_Что нужно сделать_.
a) Ответьте на вопросы по фрагменту о сатире:
(i) На каком материале, согласно фрагменту, в русском театре создаются большие сатирические спектакли?
(ii) Какая пьеса Бернарда Шоу упомянута во фрагменте?
(iii) Какое чувство, по словам фрагмента, в лучшем случае может вызвать Шоу у русского зрителя?
b) Определите, соответствуют ли утверждения фрагменту о сатире. Для каждого ответьте «да» или «нет» и приведите решающую цитату:
(i) В русском театре сейчас есть образцы новой сатиры большого масштаба.
(ii) Новые Гоголи, возможно, существуют.
(iii) Сатира типа современной европейской способна дать нужный материал зрителю, пережившему социальную революцию.
c) Замените «Мольера» на «Шекспира» и приведите фрагмент о сатире заново, от слов «Материалы русской лаборатории, ближе» и вплоть до слов «смелости не хватает.».

Материалы русской лаборатории, ближе всего мне знакомые, только подтверждают этот теоретический вывод: в русском театре сейчас нет образцов новой, большого масштаба сатиры, большие сатирические спектакли там создаются только на музейном классическом материале, как комедии Мольера, как ‘Ревизор’ Гоголя. Новые Гоголи, может быть, и есть, но языки у них на привязи.
Сатира типа современной европейской зрителю, пережившему социальную революцию, уже не может дать нужного материала. Когда Бернард Шоу, кряхтя, опрокидывает парламентскую повозку с яблоками (‘The Apple Cart’) — какие эмоции это может вызвать, скажем, в русском зрителе? В лучшем случае — жалость к кряхтящему старичку. Его старинная профессия — эпатировать буржуазию — в новых условиях оказывается уже ненужной, а чтобы рискнуть эпатировать пролетариат — для этого у него смелости не хватает.

_Исходные данные_.
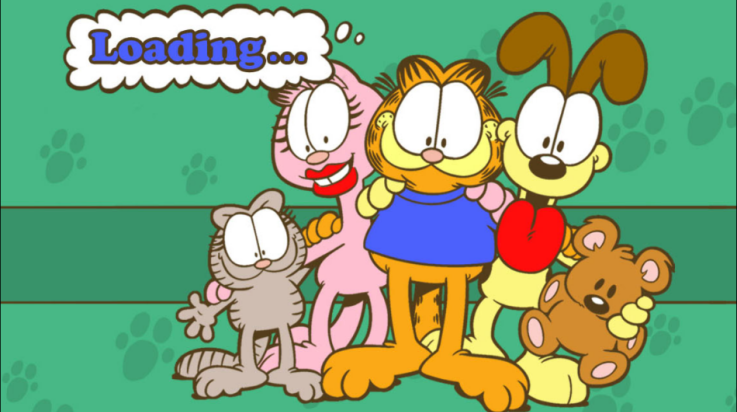 加菲猫的宠物医院 点击查看大图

_Ответы по заданиям_.
a)
(i) Только на музейном классическом материале, как комедии Мольера, как «Ревизор» Гоголя.
(ii) «The Apple Cart».
(iii) Жалость к кряхтящему старичку.

b)
(i) Нет: «в русском театре сейчас нет образцов новой, большого масштаба сатиры».
(ii) Да: «Новые Гоголи, может быть, и есть».
(iii) Нет: «Сатира типа современной европейской зрителю, пережившему социальную революцию, уже не может дать нужного материала».

c)
Материалы русской лаборатории, ближе всего мне знакомые, только подтверждают этот теоретический вывод: в русском театре сейчас нет образцов новой, большого масштаба сатиры, большие сатирические спектакли там создаются только на музейном классическом материале, как комедии Шекспира, как ‘Ревизор’ Гоголя. Новые Гоголи, может быть, и есть, но языки у них на привязи.
Сатира типа современной европейской зрителю, пережившему социальную революцию, уже не может дать нужного материала. Когда Бернард Шоу, кряхтя, опрокидывает парламентскую повозку с яблоками (‘The Apple Cart’) — какие эмоции это может вызвать, скажем, в русском зрителе? В лучшем случае — жалость к кряхтящему старичку. Его старинная профессия — эпатировать буржуазию — в новых условиях оказывается уже ненужной, а чтобы рискнуть эпатировать пролетариат — для этого у него смелости не хватает.